Why Ohio must be won: The New York Times' Nate Silver's FiveThirtyEight election forecast model shows that Ohio is the state most likely to tip the electoral college vote to one candidate or the other. It holds that Romney has a 3 percent chance of winning without Ohio, while Obama has an 8 percent chance of doing so. A problem for Romney, Silver says, is that for Romney to win without Ohio, he probably needs to pick up Midwestern states that are quite similar to Ohio, like Wisconsin and Iowa. Granted, Silver damaged his credibility in the eyes of the Times public editor with a bet that demonstrated he actually believes his own forecast. But his model relies on the same polls everyone else does.
Official numbers: 1.3 million people have voted -- that's 21.8 percent of the total vote in 2008. Ohio doesn't register by party, but 30 percent of those who've voted last voted in a Democratic primary, while 24 percent last voted in a Republican one.

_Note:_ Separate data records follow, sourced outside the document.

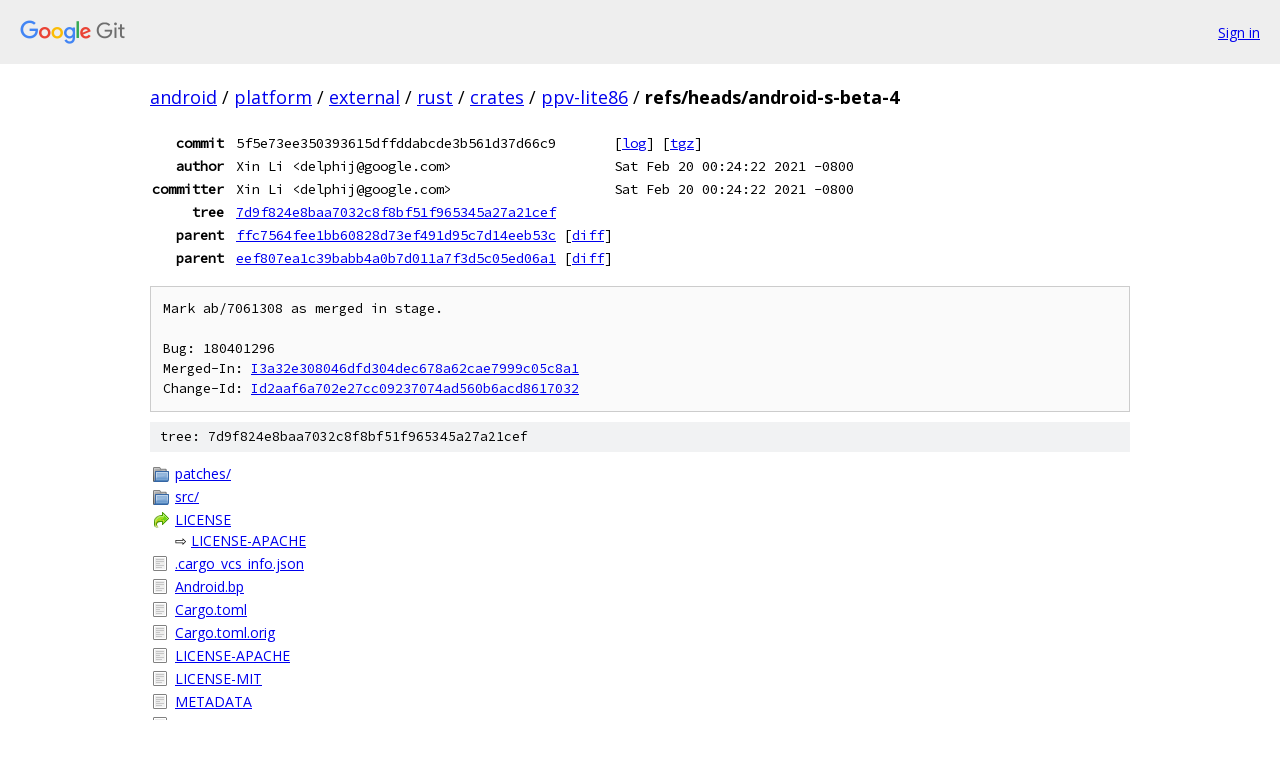

--- FILE ---
content_type: text/html; charset=utf-8
request_url: https://android.googlesource.com/platform/external/rust/crates/ppv-lite86/+/refs/heads/android-s-beta-4
body_size: 1379
content:
<!DOCTYPE html><html lang="en"><head><meta charset="utf-8"><meta name="viewport" content="width=device-width, initial-scale=1"><title>refs/heads/android-s-beta-4 - platform/external/rust/crates/ppv-lite86 - Git at Google</title><link rel="stylesheet" type="text/css" href="/+static/base.css"><!-- default customHeadTagPart --></head><body class="Site"><header class="Site-header"><div class="Header"><a class="Header-image" href="/"><img src="//www.gstatic.com/images/branding/lockups/2x/lockup_git_color_108x24dp.png" width="108" height="24" alt="Google Git"></a><div class="Header-menu"> <a class="Header-menuItem" href="https://accounts.google.com/AccountChooser?faa=1&amp;continue=https://android.googlesource.com/login/platform/external/rust/crates/ppv-lite86/%2B/refs/heads/android-s-beta-4">Sign in</a> </div></div></header><div class="Site-content"><div class="Container "><div class="Breadcrumbs"><a class="Breadcrumbs-crumb" href="/?format=HTML">android</a> / <a class="Breadcrumbs-crumb" href="/platform/">platform</a> / <a class="Breadcrumbs-crumb" href="/platform/external/">external</a> / <a class="Breadcrumbs-crumb" href="/platform/external/rust/">rust</a> / <a class="Breadcrumbs-crumb" href="/platform/external/rust/crates/">crates</a> / <a class="Breadcrumbs-crumb" href="/platform/external/rust/crates/ppv-lite86/">ppv-lite86</a> / <span class="Breadcrumbs-crumb">refs/heads/android-s-beta-4</span></div><div class="u-monospace Metadata"><table><tr><th class="Metadata-title">commit</th><td>5f5e73ee350393615dffddabcde3b561d37d66c9</td><td><span>[<a href="/platform/external/rust/crates/ppv-lite86/+log/refs/heads/android-s-beta-4">log</a>]</span> <span>[<a href="/platform/external/rust/crates/ppv-lite86/+archive/refs/heads/android-s-beta-4.tar.gz">tgz</a>]</span></td></tr><tr><th class="Metadata-title">author</th><td>Xin Li &lt;delphij@google.com&gt;</td><td>Sat Feb 20 00:24:22 2021 -0800</td></tr><tr><th class="Metadata-title">committer</th><td>Xin Li &lt;delphij@google.com&gt;</td><td>Sat Feb 20 00:24:22 2021 -0800</td></tr><tr><th class="Metadata-title">tree</th><td><a href="/platform/external/rust/crates/ppv-lite86/+/refs/heads/android-s-beta-4/">7d9f824e8baa7032c8f8bf51f965345a27a21cef</a></td></tr><tr><th class="Metadata-title">parent</th><td><a href="/platform/external/rust/crates/ppv-lite86/+/refs/heads/android-s-beta-4%5E1">ffc7564fee1bb60828d73ef491d95c7d14eeb53c</a> <span>[<a href="/platform/external/rust/crates/ppv-lite86/+/refs/heads/android-s-beta-4%5E1..refs/heads/android-s-beta-4/">diff</a>]</span></td></tr><tr><th class="Metadata-title">parent</th><td><a href="/platform/external/rust/crates/ppv-lite86/+/refs/heads/android-s-beta-4%5E2">eef807ea1c39babb4a0b7d011a7f3d5c05ed06a1</a> <span>[<a href="/platform/external/rust/crates/ppv-lite86/+/refs/heads/android-s-beta-4%5E2..refs/heads/android-s-beta-4/">diff</a>]</span></td></tr></table></div><pre class="u-pre u-monospace MetadataMessage">Mark ab/7061308 as merged in stage.

Bug: 180401296
Merged-In: <a href="https://android-review.googlesource.com/#/q/I3a32e308046dfd304dec678a62cae7999c05c8a1">I3a32e308046dfd304dec678a62cae7999c05c8a1</a>
Change-Id: <a href="https://android-review.googlesource.com/#/q/Id2aaf6a702e27cc09237074ad560b6acd8617032">Id2aaf6a702e27cc09237074ad560b6acd8617032</a>
</pre><div class="TreeDetail"><div class="u-sha1 u-monospace TreeDetail-sha1">tree: 7d9f824e8baa7032c8f8bf51f965345a27a21cef</div><ol class="FileList"><li class="FileList-item FileList-item--gitTree" title="Tree - patches/"><a class="FileList-itemLink" href="/platform/external/rust/crates/ppv-lite86/+/refs/heads/android-s-beta-4/patches/">patches/</a></li><li class="FileList-item FileList-item--gitTree" title="Tree - src/"><a class="FileList-itemLink" href="/platform/external/rust/crates/ppv-lite86/+/refs/heads/android-s-beta-4/src/">src/</a></li><li class="FileList-item FileList-item--symlink" title="Symlink - LICENSE"><a class="FileList-itemLink" href="/platform/external/rust/crates/ppv-lite86/+/refs/heads/android-s-beta-4/LICENSE">LICENSE</a> &#x21e8; <a href="/platform/external/rust/crates/ppv-lite86/+/refs/heads/android-s-beta-4/LICENSE-APACHE">LICENSE-APACHE</a></li><li class="FileList-item FileList-item--regularFile" title="Regular file - .cargo_vcs_info.json"><a class="FileList-itemLink" href="/platform/external/rust/crates/ppv-lite86/+/refs/heads/android-s-beta-4/.cargo_vcs_info.json">.cargo_vcs_info.json</a></li><li class="FileList-item FileList-item--regularFile" title="Regular file - Android.bp"><a class="FileList-itemLink" href="/platform/external/rust/crates/ppv-lite86/+/refs/heads/android-s-beta-4/Android.bp">Android.bp</a></li><li class="FileList-item FileList-item--regularFile" title="Regular file - Cargo.toml"><a class="FileList-itemLink" href="/platform/external/rust/crates/ppv-lite86/+/refs/heads/android-s-beta-4/Cargo.toml">Cargo.toml</a></li><li class="FileList-item FileList-item--regularFile" title="Regular file - Cargo.toml.orig"><a class="FileList-itemLink" href="/platform/external/rust/crates/ppv-lite86/+/refs/heads/android-s-beta-4/Cargo.toml.orig">Cargo.toml.orig</a></li><li class="FileList-item FileList-item--regularFile" title="Regular file - LICENSE-APACHE"><a class="FileList-itemLink" href="/platform/external/rust/crates/ppv-lite86/+/refs/heads/android-s-beta-4/LICENSE-APACHE">LICENSE-APACHE</a></li><li class="FileList-item FileList-item--regularFile" title="Regular file - LICENSE-MIT"><a class="FileList-itemLink" href="/platform/external/rust/crates/ppv-lite86/+/refs/heads/android-s-beta-4/LICENSE-MIT">LICENSE-MIT</a></li><li class="FileList-item FileList-item--regularFile" title="Regular file - METADATA"><a class="FileList-itemLink" href="/platform/external/rust/crates/ppv-lite86/+/refs/heads/android-s-beta-4/METADATA">METADATA</a></li><li class="FileList-item FileList-item--regularFile" title="Regular file - MODULE_LICENSE_APACHE2"><a class="FileList-itemLink" href="/platform/external/rust/crates/ppv-lite86/+/refs/heads/android-s-beta-4/MODULE_LICENSE_APACHE2">MODULE_LICENSE_APACHE2</a></li><li class="FileList-item FileList-item--regularFile" title="Regular file - OWNERS"><a class="FileList-itemLink" href="/platform/external/rust/crates/ppv-lite86/+/refs/heads/android-s-beta-4/OWNERS">OWNERS</a></li><li class="FileList-item FileList-item--regularFile" title="Regular file - TEST_MAPPING"><a class="FileList-itemLink" href="/platform/external/rust/crates/ppv-lite86/+/refs/heads/android-s-beta-4/TEST_MAPPING">TEST_MAPPING</a></li></ol></div></div> <!-- Container --></div> <!-- Site-content --><footer class="Site-footer"><div class="Footer"><span class="Footer-poweredBy">Powered by <a href="https://gerrit.googlesource.com/gitiles/">Gitiles</a>| <a href="https://policies.google.com/privacy">Privacy</a>| <a href="https://policies.google.com/terms">Terms</a></span><span class="Footer-formats"><a class="u-monospace Footer-formatsItem" href="?format=TEXT">txt</a> <a class="u-monospace Footer-formatsItem" href="?format=JSON">json</a></span></div></footer></body></html>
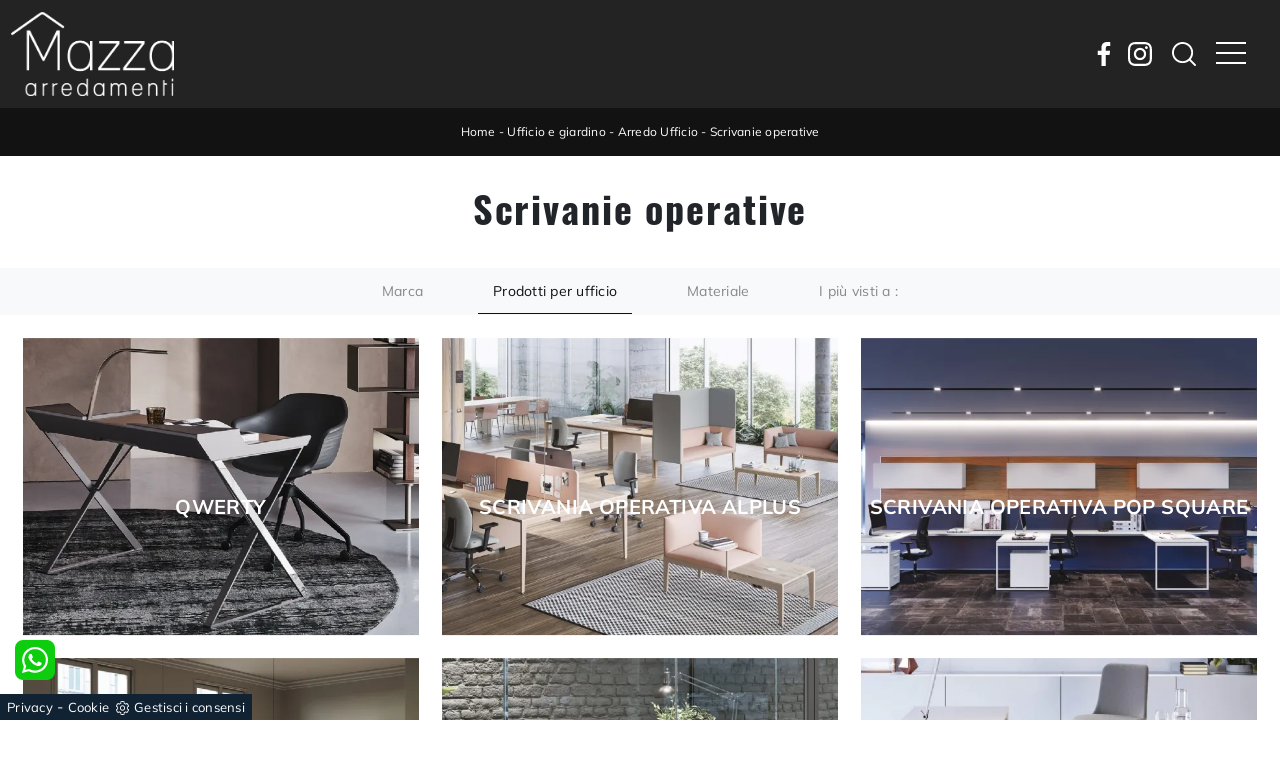

--- FILE ---
content_type: text/html
request_url: https://www.arredamentimazza.it/core/ip.asp
body_size: 124
content:
3.133.100.53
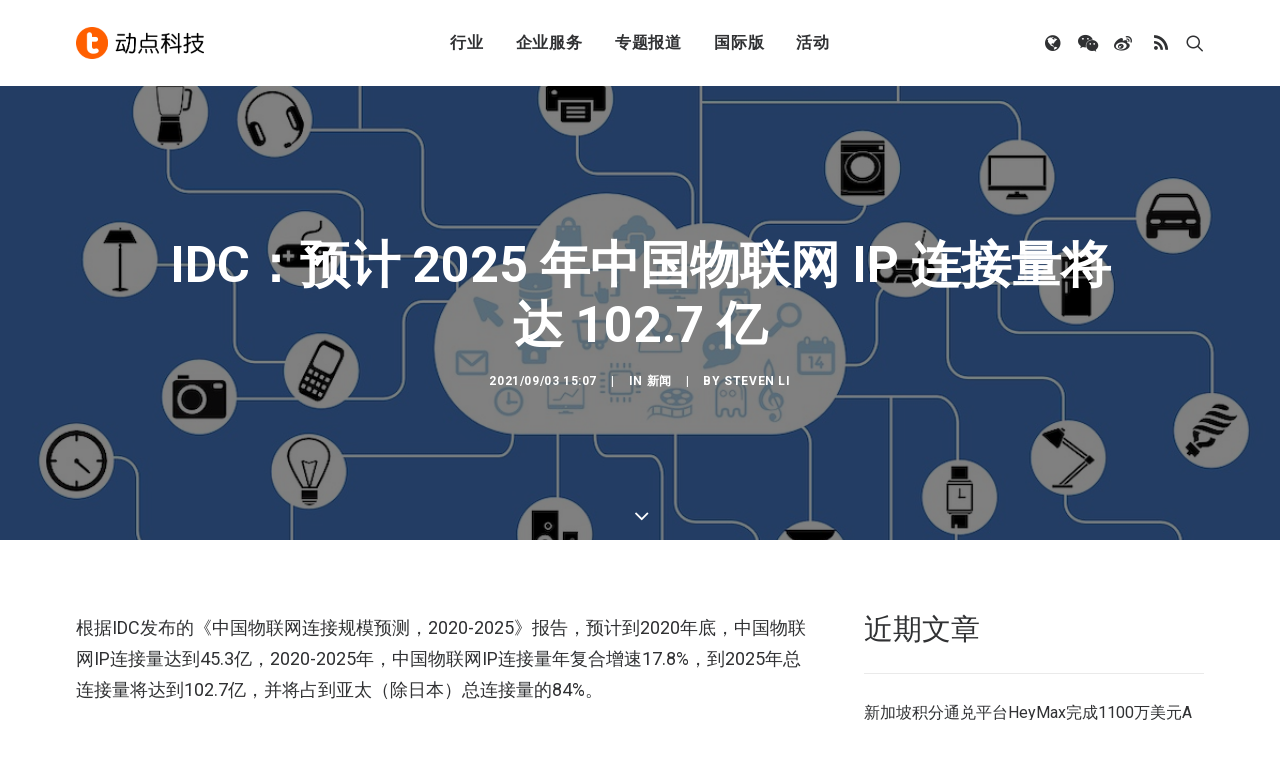

--- FILE ---
content_type: text/html; charset=UTF-8
request_url: https://cn.technode.com/wp-admin/admin-ajax.php
body_size: -147
content:
{"title":"IDC\uff1a\u9884\u8ba1 2025 \u5e74\u4e2d\u56fd\u7269\u8054\u7f51 IP \u8fde\u63a5\u91cf\u5c06\u8fbe 102.7 \u4ebf - \u52a8\u70b9\u79d1\u6280","desc":"\u6839\u636eIDC\u53d1\u5e03\u7684\u300a\u4e2d\u56fd\u7269\u8054\u7f51\u8fde\u63a5\u89c4\u6a21\u9884\u6d4b\uff0c2020-2025\u300b\u62a5\u544a\uff0c\u9884\u8ba1\u52302020\u5e74\u5e95\uff0c\u4e2d\u56fd\u7269\u8054\u7f51IP\u8fde\u63a5\u91cf\u8fbe\u523045.3\u4ebf\uff0c2020-2025\u5e74\uff0c\u4e2d\u56fd\u7269\u8054\u7f51IP\u8fde\u63a5\u91cf\u5e74\u590d\u5408\u589e\u901f17.8%\uff0c\u52302025\u5e74\u603b\u8fde\u63a5\u91cf\u5c06\u8fbe\u5230102.7\u4ebf\uff0c\u5e76\u5c06\u5360\u5230\u4e9a\u592a\uff08\u9664\u65e5\u672c\uff09\u603b\u8fde\u63a5\u91cf\u768484%\u3002","url":"https:\/\/cn.technode.com\/post\/2021-09-03\/idc-china-2020-2025-iot-report\/","img":"https:\/\/cn.technode.com\/wp-content\/blogs.dir\/18\/files\/2021\/06\/iot-network-782707_1280.jpg","use_actual_url":false,"swapTitleInWX":false,"appid":"wx0e196a29484b1dbe","nonceStr":"toXVmw1bJmKfPgUu","timestamp":1769599491,"signature":"cc8dc7f8cdcda08eef2c3bcd14bbf939e5cedf69"}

Polls: The major poll tracking sites all show an Obama lead in Ohio. Real Clear Politics has Obama is averaging a 2.3-point lead. Talking Points Memo's poll tracker has Obama leading 48.3 percent to 46.8 percent. The Huffinton Post's model shows Obama leading 48.5 percent to 46.1 percent. Drew Linzer's Votamatic shows Obama leading 51.6 percent to 48.4 percent, and forecasts Obama winning 52 percent to 48 percent. Perhaps more important, as you can see in the charts at left, none of these poll trackers has ever shown a Romney lead. Not after the Republican National Convention, not after Romney's great debate performance in Denver.